Her face changed suddenly like a fickle sky, and she began to mock him as he stood before her, thrusting her tongue out and beating her hands. To Tristan she seemed like some sly elf changed from a child to an evil imp, as he turned and left her by the wall with a grim frown on his ugly face.
CHAPTER XVII
When Tristan returned to the Bishop’s palace, he found two horses standing saddled and bridled in the inner court. One of them was Tristan’s, a raw-boned roan with one white foot and a white muzzle. A man-at-arms, half asleep on a bench at the bottom of the guard-room stair, scrambled up when he saw Tristan, and opened a great mouth with the gusto of a news-teller.
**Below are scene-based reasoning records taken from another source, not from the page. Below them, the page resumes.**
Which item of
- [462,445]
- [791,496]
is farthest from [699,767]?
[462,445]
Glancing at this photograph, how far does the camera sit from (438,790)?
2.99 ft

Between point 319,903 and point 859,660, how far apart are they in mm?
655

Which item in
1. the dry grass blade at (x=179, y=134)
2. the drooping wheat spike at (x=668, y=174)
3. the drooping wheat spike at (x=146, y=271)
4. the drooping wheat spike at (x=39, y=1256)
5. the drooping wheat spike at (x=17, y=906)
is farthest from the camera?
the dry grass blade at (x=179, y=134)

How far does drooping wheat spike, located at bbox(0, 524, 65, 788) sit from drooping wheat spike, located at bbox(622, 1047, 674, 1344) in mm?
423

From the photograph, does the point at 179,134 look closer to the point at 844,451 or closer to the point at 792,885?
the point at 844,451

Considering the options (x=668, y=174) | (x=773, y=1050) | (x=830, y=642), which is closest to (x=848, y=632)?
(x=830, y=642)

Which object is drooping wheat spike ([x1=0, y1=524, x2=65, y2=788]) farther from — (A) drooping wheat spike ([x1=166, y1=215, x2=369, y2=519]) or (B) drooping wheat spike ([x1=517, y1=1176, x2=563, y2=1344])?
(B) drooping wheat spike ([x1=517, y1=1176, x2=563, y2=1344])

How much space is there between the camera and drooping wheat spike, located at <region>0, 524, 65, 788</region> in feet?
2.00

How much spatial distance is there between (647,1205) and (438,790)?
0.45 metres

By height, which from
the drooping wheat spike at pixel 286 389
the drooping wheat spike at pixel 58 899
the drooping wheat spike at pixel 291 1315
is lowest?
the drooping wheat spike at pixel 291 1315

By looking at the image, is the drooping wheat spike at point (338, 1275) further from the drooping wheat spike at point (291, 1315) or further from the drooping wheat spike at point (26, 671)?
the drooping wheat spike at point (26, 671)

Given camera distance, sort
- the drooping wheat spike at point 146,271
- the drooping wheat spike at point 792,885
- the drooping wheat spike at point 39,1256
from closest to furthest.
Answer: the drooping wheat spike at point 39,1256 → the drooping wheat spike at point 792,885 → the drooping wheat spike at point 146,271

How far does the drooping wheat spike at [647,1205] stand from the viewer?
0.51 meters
“Hallo, laggard! Ogier has been calling for you this hour or more, blaspheming you till the stones blushed. Above with you, if you would hear good downright cursing.”
Tristan passed through the guard-room, found Ogier striding to and fro in his closet, armed for riding, the froth from a tankard still on his beard. He unbosomed himself when Tristan entered, like a volcano to whom periodic outbursts were the natural vent of much accumulated spleen. Tristan let the giant’s cursing pass over him like water. He gained time by sitting down before Ogier’s table and finishing the remnants of that gentleman’s dinner.
“Feed away, my son,” said the giant, with his hand on the tankard; “you can keep your mouth shut, I guess, when it is a matter of discretion. You and I ride out with Jocelyn.”
“Am I not an image that beholds and sees not?” said Tristan from the table.
“Ha, lad, you will stand in need of blindness to-night. The Bishop will amuse himself. And to be honest, he can out-devil all the Gadarene swine when the fit is on him.”